Trivium’s analysis centers on our daily, systematic monitoring of the Chinese policy environment. Each day, our analyst teams parse hundreds of sources, ranging from releases of major national policy documents, to reports issued by state-affiliated think tanks, to informal commentary published by obscure but influential policy advisors. We watch state press conferences, follow state, independent, and social media, and keep an eye on the pulse of the domestic conversation. New sources and new voices are added to our monitoring schedule as they emerge.
This daily discipline is the key to our work. Deep, consistent tracking over time gives our analysts a best-in-industry understanding of how China policy is changing and the drivers behind that change. It also positions us to detect small shifts in the tenor of the policy conversation that may indicate big changes to come.
For each of our clients, we select the developments that may impact their operations and discard the rest. We analyze potential impacts, and deliver those insights via regular reporting.
We don’t only analyze what has already happened, we also track the state of China’s policy conversation as debates play out. In practice, that means we systematically collect public commentary by officials, policymakers, legal scholars, top scientists, and other policy advisors whose opinions are known to have weight and influence in the policymaking process. This gives our clients a peek into what China’s top leaders are hearing, and how they are thinking through social, economic, and technological issues, before big decisions are made.
We not only look at major developments and national-level policy initiatives, we also track micro-developments and local-level initiatives. That means our clients can follow the baby-steps leading up to major policy moves and market shifts, see the gaps between national policy and local implementation, and get a birds-eye view on the friction between top-down and bottom-up governance.
Trivium is not a quant shop. We add value by both ensuring our clients never miss an important development, and by illuminating the factors, motivations, and thinking driving Chinese policy. That’s not to say we ignore numbers and statistics – we don’t. But our primary focus is on understanding and communicating what China’s governance apparatus is trying to achieve, how it is trying to get there, what challenges it faces in doing so, and how all of that will impact you.
We operate on the principle that the most advanced technology available today is still the human brain.
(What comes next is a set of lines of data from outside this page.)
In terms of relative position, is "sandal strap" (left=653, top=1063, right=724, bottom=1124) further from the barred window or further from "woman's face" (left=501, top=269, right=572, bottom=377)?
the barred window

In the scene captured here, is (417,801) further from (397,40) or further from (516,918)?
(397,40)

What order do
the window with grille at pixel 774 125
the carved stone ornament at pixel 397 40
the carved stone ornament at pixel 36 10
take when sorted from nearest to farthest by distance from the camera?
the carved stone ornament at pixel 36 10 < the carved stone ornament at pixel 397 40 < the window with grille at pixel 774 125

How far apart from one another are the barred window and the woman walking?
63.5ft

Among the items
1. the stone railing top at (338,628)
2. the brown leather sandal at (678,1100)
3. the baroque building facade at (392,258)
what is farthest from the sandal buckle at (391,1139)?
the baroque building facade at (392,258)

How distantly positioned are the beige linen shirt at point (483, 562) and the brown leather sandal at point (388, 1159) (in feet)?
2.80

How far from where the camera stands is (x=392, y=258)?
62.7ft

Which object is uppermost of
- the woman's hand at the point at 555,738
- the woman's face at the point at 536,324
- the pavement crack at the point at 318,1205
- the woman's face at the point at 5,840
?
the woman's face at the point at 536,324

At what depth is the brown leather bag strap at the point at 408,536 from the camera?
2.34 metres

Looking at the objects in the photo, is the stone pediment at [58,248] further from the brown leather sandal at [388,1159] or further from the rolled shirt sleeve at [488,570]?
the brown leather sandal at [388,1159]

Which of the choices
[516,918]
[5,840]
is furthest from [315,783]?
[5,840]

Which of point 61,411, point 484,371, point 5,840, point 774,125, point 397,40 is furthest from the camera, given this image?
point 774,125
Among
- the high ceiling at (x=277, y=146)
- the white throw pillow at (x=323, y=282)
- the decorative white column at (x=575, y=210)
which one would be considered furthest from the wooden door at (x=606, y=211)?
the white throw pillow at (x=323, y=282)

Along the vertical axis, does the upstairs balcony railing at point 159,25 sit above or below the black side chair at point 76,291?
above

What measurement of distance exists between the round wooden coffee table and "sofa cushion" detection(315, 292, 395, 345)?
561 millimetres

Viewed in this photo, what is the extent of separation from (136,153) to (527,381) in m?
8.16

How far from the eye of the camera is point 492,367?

We do employ some machine-driven tools to assist us in collecting information quickly and efficiently, and we do often experiment with new technologies. But we believe that, when it comes to qualitative analysis, AI-driven tools have not yet advanced to the point that they can consistently and reliably synthesize better insights than – or supplant the experience and observations of – human beings. One day that will change, and so will we. But until it does, we will rely on a human-centered approach to policy analysis, an approach that focuses on discipline, experience, and a thirst for knowledge.
We collect only open-source, publicly available data, with no reliance on insider or material nonpublic information.